Health Services Research and Data Linkages

Issues, Methods, and Directions for the Future

The National Cancer Institute’s SEER program is a model for creating a powerful data set from patient files and registries in different states; SEER overcomes limitations of separate data sets.

Often scattered among disparate organizations, public and private, are groups of related health data. Linking these complementary data sets is a necessary step in the production of meaningful research.

This article guides health professionals through the data linkage process. The authors provide an overview of files likely to be related but kept by separate organizations. In addition, the authors identify agencies that own and control significant amounts of data. Cancer care research, because of its high incidence and societal burden, illustrates important issues that occur when linking datasets. The authors present five basic steps for linking databases; the article explains the distinction between deterministic and probabilistic matching.

Key Findings:

  • Two datasets can be linked only if they have at least one common identifier (e.g., social security numbers or insurance claim numbers); race and ethnicity are poor identifiers because they are inconsistently reported.

Record excerpts:
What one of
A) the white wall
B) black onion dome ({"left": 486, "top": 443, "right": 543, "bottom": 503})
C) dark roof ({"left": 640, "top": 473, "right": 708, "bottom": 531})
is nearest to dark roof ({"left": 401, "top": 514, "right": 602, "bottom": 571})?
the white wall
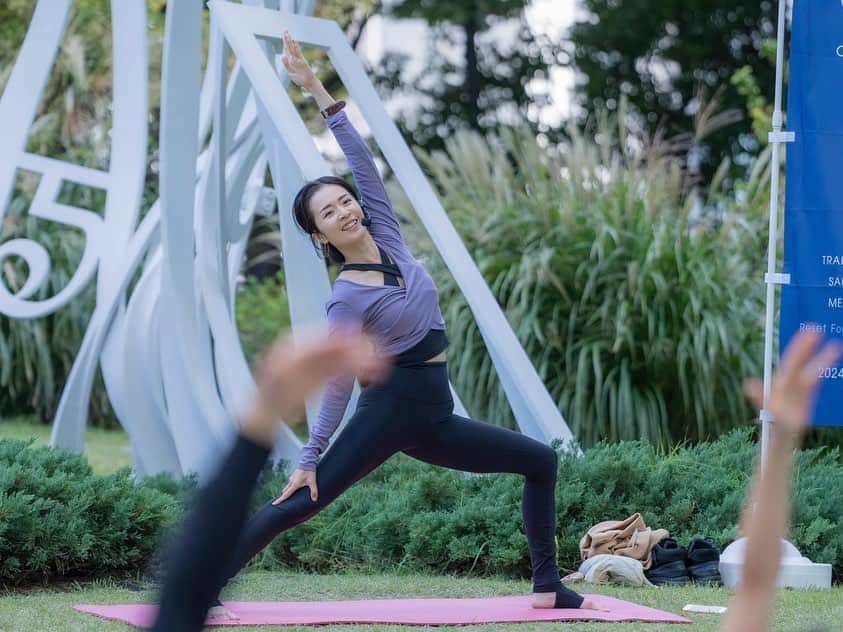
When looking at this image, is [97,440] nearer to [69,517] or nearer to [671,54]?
[69,517]

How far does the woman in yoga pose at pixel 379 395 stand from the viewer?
4.29 meters

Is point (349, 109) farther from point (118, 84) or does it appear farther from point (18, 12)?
point (118, 84)

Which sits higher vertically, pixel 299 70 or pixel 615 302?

Work request A: Transcribe the section of the data linkage article starting at "The National Cancer" and ending at "of meaningful research.".
Work request B: List every identifier that the key findings of the data linkage article mention. Include both the ones given as examples and the ones called poor.

Response A:
The National Cancer Institute’s SEER program is a model for creating a powerful data set from patient files and registries in different states; SEER overcomes limitations of separate data sets.

Often scattered among disparate organizations, public and private, are groups of related health data. Linking these complementary data sets is a necessary step in the production of meaningful research.

Response B:
- Social security numbers
- Insurance claim numbers
- Race
- Ethnicity